Yeah, even in the real world, we scrabble about the changes brought on by man's interference in the natural order of our world's weather pattern.
We clear cut the rain forest, and we get global warming. Fossil fuels threaten to tip us over, also, or will we double-tip into an ice age? We've seen that movie, The Day After Tomorrow, whose premise is that global warming will trigger such a catastrophic weather shift that an ice age will devour much of the world as the earth tries to balance the extremes of our human interference. (If you haven't seen the movie, what are you waiting for? Who wouldn't want to watch New York flooded by a tidal wave of immense proportions, then have the flood freeze the buildings into a block of ice? Pretty cool, in my opinion.)

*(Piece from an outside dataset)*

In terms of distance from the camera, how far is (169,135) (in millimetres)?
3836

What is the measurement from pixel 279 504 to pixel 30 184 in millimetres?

In The Wheel, Chapter 7 reveals the new Niagara Falls. Permafrost has moved down the North American continent, consuming most of Old Canada. The Monarchy (Huh? Where did that come from? I guess that's another book, lol!) that arose in Canada when the United Kingdom disbanded her monarchy, struggled for a century to overcome the country's worsening climate only to find they must join forces with their southern neighbors or wither and die in their independence. The United States wasn't much better off, but they had the Southern states to soften the blow of the worsening weather. The collapse of Mexico's government due to unrelenting drought along the Yucatan, and the subsequent uprising of her people, demanding annexation to the US, created a political climate of cohesiveness never before seen on the North American continent, and a new, stronger nation emerged, the NorAm Union, with essentially three superstates (of course still divided into smaller states and provinces, although those in Canada were little more than representative governmental figureheads, since the population had dwindled to near zero in the face of the permanent winter gripping much of the country). In all this, Niagara Falls was redeveloped into a massive entertainment complex that ate into the rock behind the falls, with viewing tubes visitors could walk through to enjoy the icy spectacle in winter, and the tumbling, ice-filled flows in the short summers.
The world had changed forever, but to those who lived it, it was as it should be. Climate change had brought permanent winter to Canada's heartland and devastating drought to Mexico's lush rain forests, but the result was a new community of North America, one of cooperation and economic development that we can only imagine in our present, 21st century, divisive world.
Besides, it was Levi's birthday. The world had to be perfect, even if the St. Louis Tower was no more than a memory, and Slate and his family could never go home again. Slate and Sundra made certain of that, and even little Caitlan got to have a great time all day long.